I had just got tea ready when Lady Molly came back. She had an evening paper in her hand, but threw this down on the table directly she came in. “
“I could only get an early edition,” she said breathlessly, “and the silly thing hasn’t got anything in it about the matter.”
She drew near to the sofa, and, subduing the shrillness of her voice, she whispered rapidly, bending down towards Campbell:
“There’s a man hanging about at the corner down there. No, no; it’s not the police,” she added quickly, in response to the girl’s sudden start of alarm. “Trust me, my dear, for knowing a ”tec when I see one! Why, I’d smell one half a mile off. No; my opinion is that it’s your man, my dear, and that he’s in a devil of a hole.“
“Oh! He oughtn’t to come here,” ejaculated Campbell in great alarm. “He’ll get me into trouble and do himself no good. He’s been a fool!” she added, with a fierceness wholly unlike her usual demure placidity, “getting himself caught like that. Now I suppose we shall have to hook it – if there’s time.”
“Can I do anything to help you?” asked the pseudo Mrs. Stone. “You know I’ve been through all this myself, when they was after Mr. Stone. Or perhaps Mary could do something.”
“Well, yes,” said the girl, after a slight pause, during which she seemed to be gathering her wits together. “I’ll write a note, and you shall take it, if you will, to a friend of mine – a lady who lives in the Cromwell Road. But if you still see a man lurking about at the corner of the street, then, just as you pass him, say the word ”Campbell,“ and if he replies ‘Rosie,” then give him the note. Will you do that?“
“Of course I will, my dear. Just you leave it all to me.”
And the pseudo Mrs. Stone brought ink and paper and placed them on the table. Rosie Campbell wrote a brief note, and then fastened it down with a bit of sealing-wax before she handed it over to Lady Molly. The note was addressed to Miss Marvell, Scotia Hotel, Cromwell Road.
“You understand?” she said eagerly. “Don’t give the note to the man unless he says ”Rosie‘ in reply to the word “Campbell.”“
“All right – all right!” said Lady Molly, slipping the note into her reticule. “And you go up to your room, Miss Campbell; it’s no good giving that old fool Tredwen too much to gossip about.”
Rosie Campbell went upstairs, and presently my dear lady and I were walking rapidly down the badly lighted street.
“Where is the man?” I whispered eagerly as soon as we were out of earshot of No. 34.
“There is no man,” replied Lady Molly, quickly.
“But the West End shop thief?” I asked.
“He hasn’t been caught yet, and won’t be either, for he is far too clever a scoundrel to fall into an ordinary trap.”
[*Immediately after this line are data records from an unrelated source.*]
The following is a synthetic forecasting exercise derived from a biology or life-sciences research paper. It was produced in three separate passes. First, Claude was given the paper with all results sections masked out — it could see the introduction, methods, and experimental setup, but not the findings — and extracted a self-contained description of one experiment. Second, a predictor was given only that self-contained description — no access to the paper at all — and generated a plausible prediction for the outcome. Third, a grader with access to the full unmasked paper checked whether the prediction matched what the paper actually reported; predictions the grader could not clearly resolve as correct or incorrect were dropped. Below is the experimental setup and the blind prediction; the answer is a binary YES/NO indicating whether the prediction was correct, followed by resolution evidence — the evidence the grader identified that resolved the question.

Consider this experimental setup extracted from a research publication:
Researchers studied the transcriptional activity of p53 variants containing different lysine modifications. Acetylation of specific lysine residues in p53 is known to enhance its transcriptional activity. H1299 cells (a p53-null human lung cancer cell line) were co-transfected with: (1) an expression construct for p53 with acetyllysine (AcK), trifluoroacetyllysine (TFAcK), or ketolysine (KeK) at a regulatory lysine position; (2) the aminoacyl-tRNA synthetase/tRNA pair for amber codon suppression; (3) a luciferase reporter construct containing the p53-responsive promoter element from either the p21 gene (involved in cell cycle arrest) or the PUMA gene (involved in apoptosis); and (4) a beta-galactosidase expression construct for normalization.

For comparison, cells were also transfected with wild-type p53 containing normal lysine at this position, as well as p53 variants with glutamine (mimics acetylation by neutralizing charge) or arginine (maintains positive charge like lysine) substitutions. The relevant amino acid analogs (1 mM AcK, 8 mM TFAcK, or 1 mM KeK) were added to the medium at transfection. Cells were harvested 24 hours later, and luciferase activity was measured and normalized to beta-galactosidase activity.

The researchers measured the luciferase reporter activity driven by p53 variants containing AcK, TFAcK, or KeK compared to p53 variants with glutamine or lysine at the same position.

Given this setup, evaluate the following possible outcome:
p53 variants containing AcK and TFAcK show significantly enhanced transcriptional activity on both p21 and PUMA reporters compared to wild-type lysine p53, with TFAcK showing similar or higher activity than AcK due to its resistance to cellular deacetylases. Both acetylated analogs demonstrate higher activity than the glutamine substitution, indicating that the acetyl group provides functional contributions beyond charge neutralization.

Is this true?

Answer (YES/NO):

She did not give me time to ask further questions, for presently, when we had reached Reporton Square, my dear lady handed me the note written by Campbell, and said:
“Go straight on to the Scotia Hotel, and ask for Miss Marvell; send up the note to her, but don’t let her see you, as she knows you by sight. I must see the chief first, and will be with you as soon as possible. Having delivered the note, you must hang about outside as long as you can. Use your wits; she must not leave the hotel before I see her.”
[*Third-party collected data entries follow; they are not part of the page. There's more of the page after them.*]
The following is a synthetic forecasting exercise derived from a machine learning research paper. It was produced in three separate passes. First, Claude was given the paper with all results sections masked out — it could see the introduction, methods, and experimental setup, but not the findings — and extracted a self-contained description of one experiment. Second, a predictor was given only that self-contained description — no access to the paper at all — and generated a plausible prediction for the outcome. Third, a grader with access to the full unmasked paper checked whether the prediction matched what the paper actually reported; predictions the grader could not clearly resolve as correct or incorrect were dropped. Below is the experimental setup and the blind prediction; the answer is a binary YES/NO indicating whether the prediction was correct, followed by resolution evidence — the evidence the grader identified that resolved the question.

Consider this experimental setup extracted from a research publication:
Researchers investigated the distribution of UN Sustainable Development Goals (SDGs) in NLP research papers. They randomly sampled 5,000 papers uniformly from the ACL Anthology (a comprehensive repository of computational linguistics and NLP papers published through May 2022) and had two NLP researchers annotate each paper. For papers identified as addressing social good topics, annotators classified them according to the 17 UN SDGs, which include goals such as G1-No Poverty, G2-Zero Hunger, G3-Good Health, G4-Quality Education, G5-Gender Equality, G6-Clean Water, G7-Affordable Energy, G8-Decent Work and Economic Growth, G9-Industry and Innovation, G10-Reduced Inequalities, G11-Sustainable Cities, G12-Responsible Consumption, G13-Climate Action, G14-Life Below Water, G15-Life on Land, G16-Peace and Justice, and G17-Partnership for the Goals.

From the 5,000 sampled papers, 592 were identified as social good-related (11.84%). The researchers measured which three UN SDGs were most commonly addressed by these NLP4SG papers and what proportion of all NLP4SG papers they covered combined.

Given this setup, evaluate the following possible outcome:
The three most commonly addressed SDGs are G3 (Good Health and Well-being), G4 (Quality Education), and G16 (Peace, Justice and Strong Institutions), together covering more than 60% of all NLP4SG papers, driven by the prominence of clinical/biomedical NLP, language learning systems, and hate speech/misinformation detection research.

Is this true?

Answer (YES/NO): YES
There was no hansom to be got in this elegant quarter of the town, so, having parted from my dear lady, I made for the nearest Underground station, and took a train for South Kensington.
Thus it was nearly seven o’clock before I reached the Scotia. In answer to my inquiries for Miss Marvell, I was told that she was ill in bed and could see no one. I replied that I had only brought a note for her, and would wait for a reply.
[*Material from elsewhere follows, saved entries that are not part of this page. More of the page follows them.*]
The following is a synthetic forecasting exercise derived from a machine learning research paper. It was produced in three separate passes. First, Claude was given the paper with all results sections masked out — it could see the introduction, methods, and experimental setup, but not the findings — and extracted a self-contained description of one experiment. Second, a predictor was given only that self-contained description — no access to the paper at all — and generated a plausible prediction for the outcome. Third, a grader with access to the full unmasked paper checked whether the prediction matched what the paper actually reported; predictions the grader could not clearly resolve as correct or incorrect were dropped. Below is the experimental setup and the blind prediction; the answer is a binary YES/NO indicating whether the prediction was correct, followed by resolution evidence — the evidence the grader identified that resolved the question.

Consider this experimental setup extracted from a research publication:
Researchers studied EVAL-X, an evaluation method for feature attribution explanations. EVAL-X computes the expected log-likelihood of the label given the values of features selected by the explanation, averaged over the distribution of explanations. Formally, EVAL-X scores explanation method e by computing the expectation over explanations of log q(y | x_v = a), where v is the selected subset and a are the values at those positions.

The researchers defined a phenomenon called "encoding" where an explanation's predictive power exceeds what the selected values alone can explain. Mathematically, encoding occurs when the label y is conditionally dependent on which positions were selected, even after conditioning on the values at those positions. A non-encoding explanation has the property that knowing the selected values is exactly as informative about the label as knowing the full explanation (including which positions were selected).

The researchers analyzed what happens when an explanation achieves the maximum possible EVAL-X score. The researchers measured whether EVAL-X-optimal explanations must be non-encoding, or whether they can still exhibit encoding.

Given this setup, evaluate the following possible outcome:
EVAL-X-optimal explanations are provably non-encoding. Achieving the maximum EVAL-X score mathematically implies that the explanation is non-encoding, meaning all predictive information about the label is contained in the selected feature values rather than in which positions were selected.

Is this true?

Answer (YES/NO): YES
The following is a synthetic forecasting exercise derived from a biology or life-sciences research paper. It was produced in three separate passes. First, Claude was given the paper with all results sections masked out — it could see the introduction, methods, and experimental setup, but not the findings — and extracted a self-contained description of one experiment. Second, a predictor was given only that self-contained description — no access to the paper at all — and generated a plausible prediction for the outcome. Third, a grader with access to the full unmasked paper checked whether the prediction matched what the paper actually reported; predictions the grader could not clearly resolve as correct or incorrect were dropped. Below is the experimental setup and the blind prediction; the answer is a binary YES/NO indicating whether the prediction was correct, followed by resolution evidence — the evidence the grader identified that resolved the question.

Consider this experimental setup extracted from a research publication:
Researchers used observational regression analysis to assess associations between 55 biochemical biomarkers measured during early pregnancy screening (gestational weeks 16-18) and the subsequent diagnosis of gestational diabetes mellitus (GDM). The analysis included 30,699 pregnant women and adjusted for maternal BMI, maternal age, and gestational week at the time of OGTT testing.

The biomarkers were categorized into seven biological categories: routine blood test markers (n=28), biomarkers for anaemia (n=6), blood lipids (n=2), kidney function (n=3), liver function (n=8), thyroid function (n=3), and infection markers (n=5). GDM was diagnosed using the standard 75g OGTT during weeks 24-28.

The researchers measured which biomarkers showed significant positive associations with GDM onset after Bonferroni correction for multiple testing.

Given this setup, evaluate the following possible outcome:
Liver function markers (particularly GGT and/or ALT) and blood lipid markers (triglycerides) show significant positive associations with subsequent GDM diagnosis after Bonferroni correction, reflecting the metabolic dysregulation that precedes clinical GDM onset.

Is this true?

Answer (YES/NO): NO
Acting on my dear lady’s instructions, I was as slow in my movements as ever I could be, and was some time in finding the note and handing it to a waiter, who then took it upstairs.
Presently he returned with the message: “Miss Marvell says there is no answer.”
Whereupon I asked for pen and paper at the office, and wrote the following brief note on my own responsibility, using my wits as my dear lady had bidden me to do.
Please, madam, I wrote, will you send just a line to Miss Rosie Campbell? She seems very upset and frightened at some news she has had.
Once more the waiter ran upstairs, and returned with a sealed envelope, which I slipped into my reticule.
Time was slipping by very slowly. I did not know how long I should have to wait about outside in the cold, when, to my horror, I heard a hard voice, with a marked Scotch accent, saying:
“I am going out, waiter, and shan’t be back to dinner. Tell them to lay a little cold supper upstairs in my room.”
The next moment Miss Marvell, with coat, hat, and veil, was descending the stairs.
My plight was awkward. I certainly did not think it safe to present myself before the lady; she would undoubtedly recollect my face. Yet I had orders to detain her until the appearance of Lady Molly.